Meet Afghanistan's Next Bogeyman

ByABC News
September 6, 2002, 12:37 PM

Oct. 7, 2002 — -- In May, U.S. officials told ABCNEWS that one of their unmanned Predator airplanes in Afghanistan had found a group of men they considered a target.

The CIA Predator, armed with two Hellfire anti-tank missiles, fired at the men, striking with devastating fury. There were injuries, and according to some reports, deaths. But officials told ABCNEWS the man they wanted to kill escaped unharmed.

That attack was reminiscent of another three months earlier, when a Predator launched a Hellfire at a trio of suspected senior al Qaeda officials meeting on a hillside in the vicinity of Zhawar Kili, southwest of the capital, Kabul.

There were suspicions that Osama bin Laden might have been among the trio of men but if he was, he is also considered to have escaped unharmed.

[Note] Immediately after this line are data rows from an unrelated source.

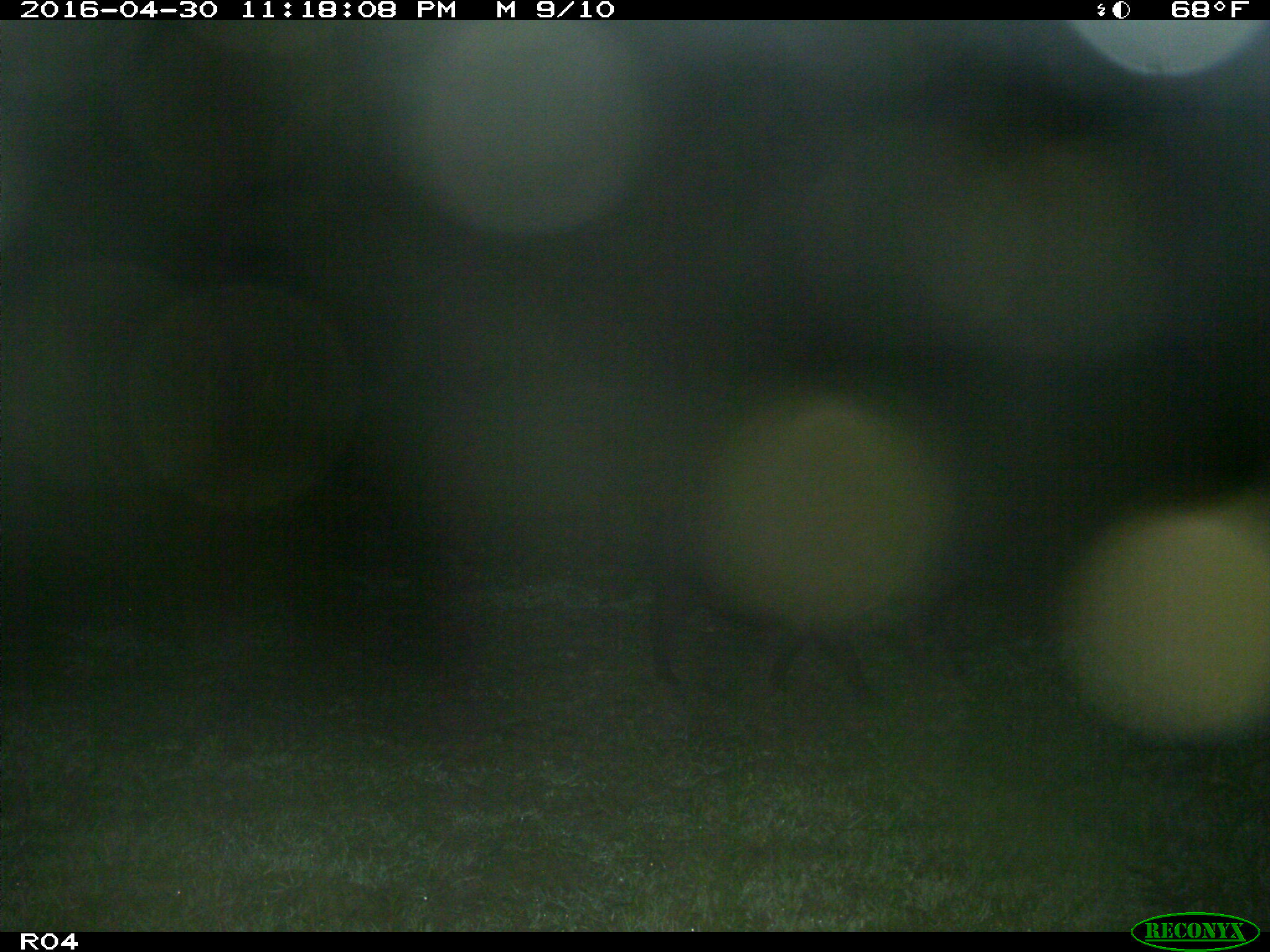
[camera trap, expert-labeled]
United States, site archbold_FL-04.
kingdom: Animalia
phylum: Chordata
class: Mammalia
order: Artiodactyla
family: Suidae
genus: Sus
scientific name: Sus scrofa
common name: wild boar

However, the attack in May was different in that it was not aimed at bin Laden or any of his Taliban or al Qaeda associates. The target was a man who actually fought the Taliban at one time, and has only recently been linked to al Qaeda.

Most Americans have likely never heard of him.

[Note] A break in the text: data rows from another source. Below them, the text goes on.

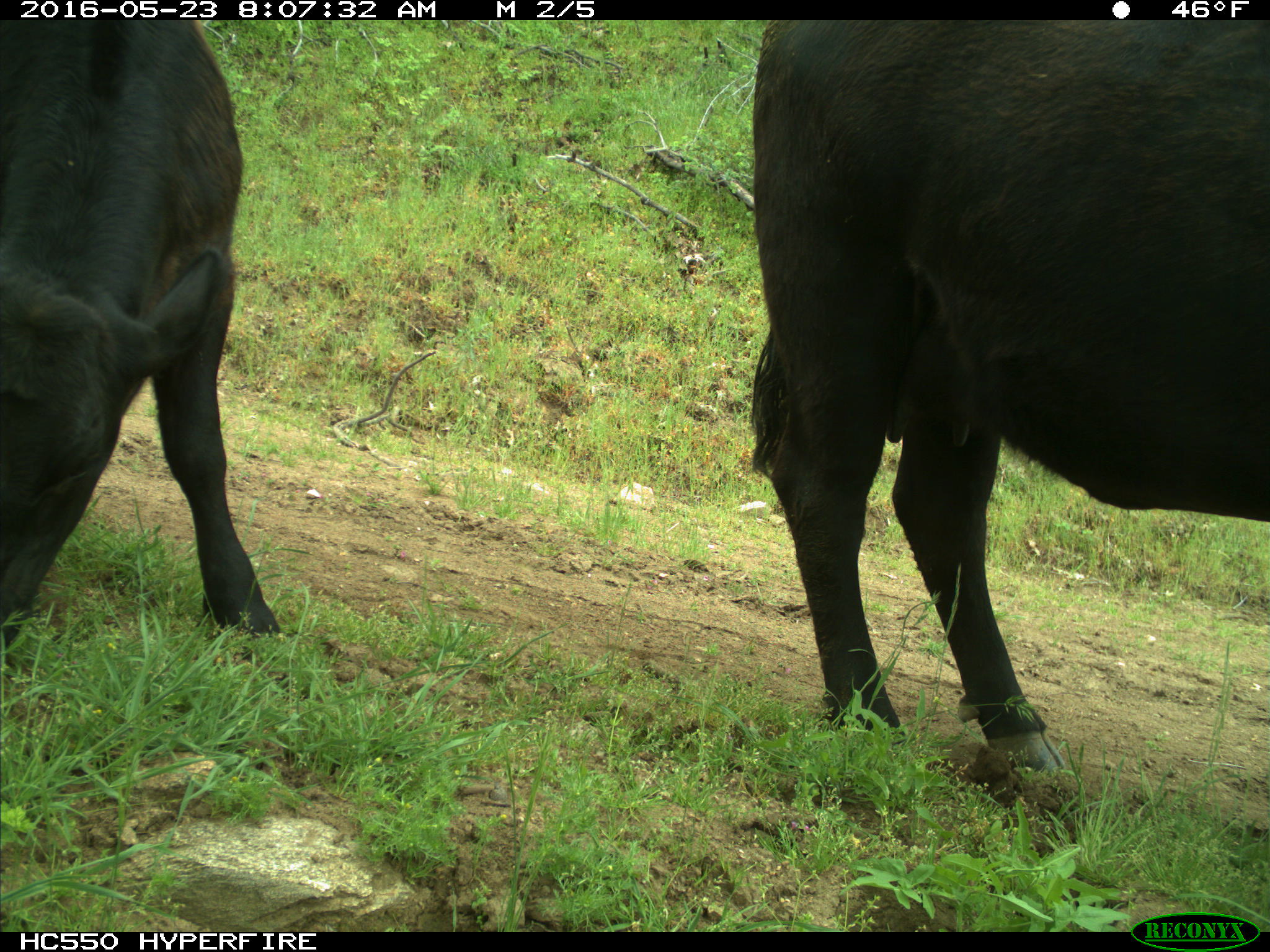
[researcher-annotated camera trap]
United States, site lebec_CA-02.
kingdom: Animalia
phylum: Chordata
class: Mammalia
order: Artiodactyla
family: Bovidae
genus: Bos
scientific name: Bos taurus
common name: domestic cow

But one year after the United States began Operation Enduring Freedom the campaign that eventually toppled the Taliban he has emerged as one of Washington's most wanted.

His name is Gulbuddin Hekmatyar (pronounced gool-boo-DEEN hek-mat-YAHR).

Like bin Laden and Iraq's Saddam Hussein, Hekmatyar was once the recipient of American largesse. During the Soviet invasion of Afghanistan in the 1980s, he was the mujahideen commander who received the most CIA funding funneled through Pakistan.

But in post-Taliban Afghanistan, the attitude of the United States and his former backers, the CIA has changed.

"We view Hekmatyar as an agitator, troublemaker and self-aggrandizer whose stated goals are to disrupt the government of [Afghan] President [Hamid] Karzai and to promote attacks on Americans and U.S. interests," a State Department spokesperson told ABCNEWS.

Hekmatyar has in fact labeled Western troops in Afghanistan "occupation forces," and repeatedly called for a jihad in the style of the one led against the invading Soviets more than a decade ago.